(This is not by Andrew)
This is a paper we (Gelman, Simpson, Betancourt) wrote by mistake.
The paper in question, recently arXiv’d, is called “The prior can generally only be understood in the context of the likelihood”.
How the sausage was made
Now, to be very clear (and because I’ve been told since I moved to North America that you are supposed to explicitly say these things rather than just work on the assumption that everyone understands that there’s no way we’d let something sub-standard be seen by the public) this paper turned out very well. But it started with an email where Andrew said “I’ve been invited to submit a paper about priors to a special issue of a journal, are you both interested?”.
Why did we get this email? Well Mike and I [Simpson], along with a few others, have been working with Andrew on a paper about weakly informative priors that has been stuck in the tall grass for a little while. And when I say it’s been stuck in the tall grass, I mean that I [Simpson] got mesmerised by the complexity and ended up stuck. This paper has gotten us out of the grass. I’d use a saying of my people (“you’ve got to suffer through Henry Street to make it to People”) except this paper is not Henry Street. This paper is good. (This paper is also not People, so watch this space…)
So over a fairly long email thread, we worked out that we were interested and we carved out a narrative and committed to the idea that writing this paper shouldn’t be a trauma. Afterwards, it turned out that individually we’d each understood the end of that conversation differently, leading in essence to three parallel universes that we were each playing in (eat your heart out Sliders).

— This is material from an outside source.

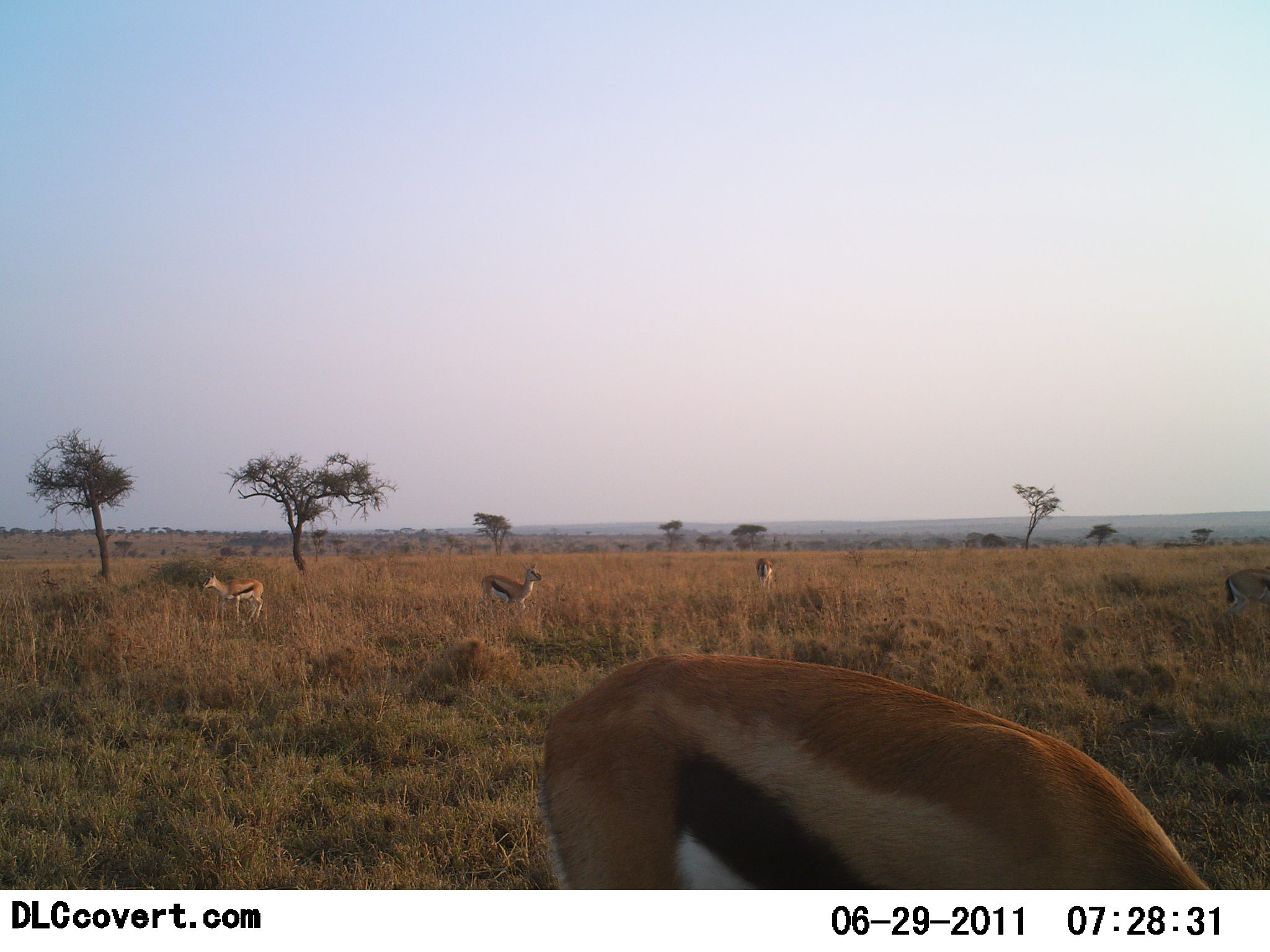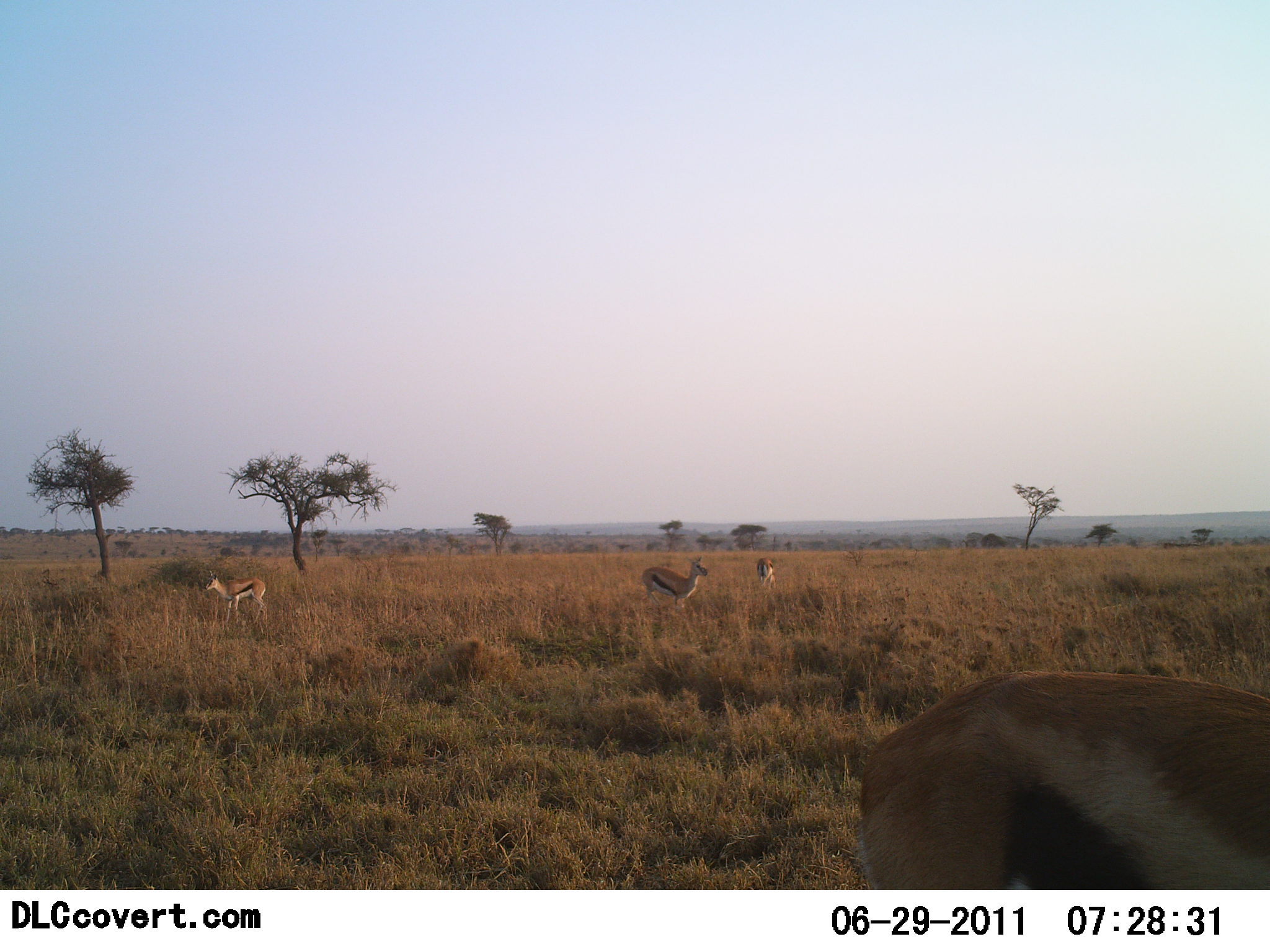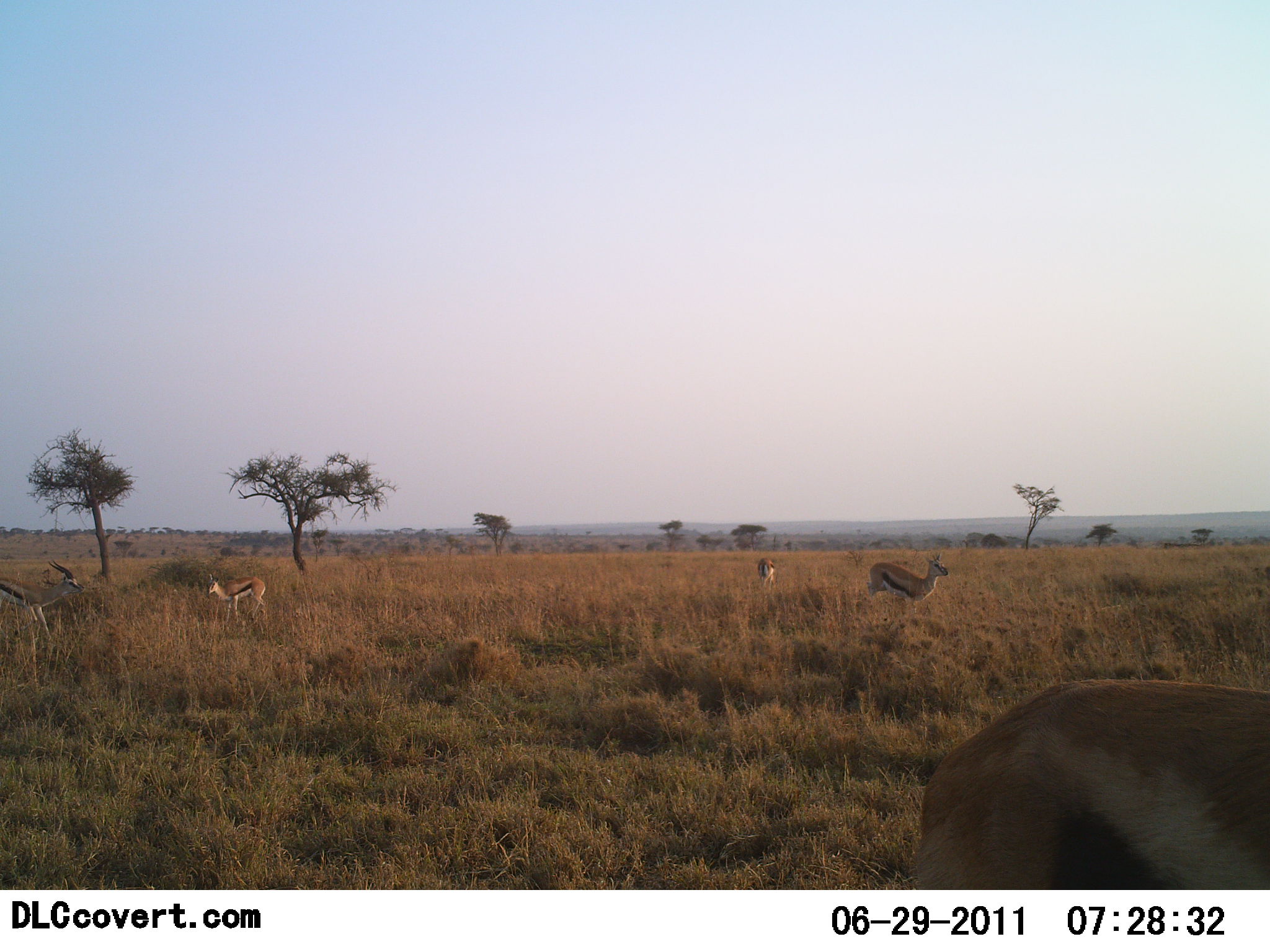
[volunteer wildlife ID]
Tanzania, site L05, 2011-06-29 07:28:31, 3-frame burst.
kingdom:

Long story short, Andrew went on holidays and one day emailed us a draft of the short paper he had thought we were writing. I then took it and wrestled it into a draft of the short paper I thought we were writing. Mike then took it and wrestled it into the draft of the short paper he thought we were writing. And so on and so forth. At some point we converged on something that (mostly) unified our perspectives and all of a sudden, this “low stakes” paper turned into something that we all really wanted to say.
Connecting the prior and the likelihood
So what is this paper about? Well it’s 13 pages, you can read it. But it covers a few big points:
1) If you believe that priors are not important to Bayesian analysis, we have a bridge we can sell you. This is particularly true for complex models, where the structure of the posterior may lead to certain aspects of the prior never washing away with more data.
2) Just because you have a probability distribution, doesn’t mean you have a prior. A prior connects with a likelihood to make a *generative model* for new data and when we understand it in that context, weakly informative priors become natural.
3) This idea is understood by a lot of the classical literature on prior specification like reference priors etc. These methods typically use some sort of asymptotic argument remove the effect of the specific realisation of the likelihood that is observed. The resulting prior then leans heavily on the assumption that this asymptotic argument is valid for the data that is actually being observed, which often does not hold. When the data are far from asymptopia, the resulting priors are too diffuse and can lead to nonsensical estimates.
Generative models are the key
4) The interpretation of the prior as a distribution that couples with the likelihood to build a generative model for new data is implicit in the definition of the marginal likelihood, which is just the density of this generative distribution evaluated at the observed data. This makes it easy to understand why improper priors cannot be used for Bayes factors (ratios of marginal likelihoods): they do not produce generative models. (In a paper that will come out later this week, we make a pretty good suggestion for a better use of the prior predictive.)
5) Understanding what a generative model means also makes it clear why any decision (model choice or model averaging) that involves the marginal likelihood leans very heavily on the prior that has been chosen. If your data is y and the likelihood is p(y | theta), then the generative model makes new data as follows:
– Draw theta ~ p(theta) from the prior
– Draw y ~ p(y | theta).
So if, for example, p(theta) has very heavy tails (like a half-Cauchy prior on a standard deviation), then occasionally the data will be drawn with an extreme value of theta.
This means that the entire prior will be used for making these decisions, even if it corresponds to silly parts of the parameters space. This is why we strongly advocate using posterior predictive distributions for model comparison (LOO scores) or model averaging (predictive stacking).
So when can you use safely diffuse priors? (Hint: not often)
6) Enjoying, as I do, giving slightly ludicrous talks, I recently gave one called “you can only be uninformative if you’re also being unambitious”. This is an under-appreiciated point about Bayesian models for complex data: the directions that we are “vague” in are the directions where we are assuming the data is so strong that that aspect of the model will be unambiguously resolved. This is a huge assumption and one that should be criticised.
So turn around bright eyes. You really need to think about your prior!
PS. If anyone is wondering where the first two sentences of the post went, they weren’t particularly important and I decided that they weren’t particularly well suited to this forum.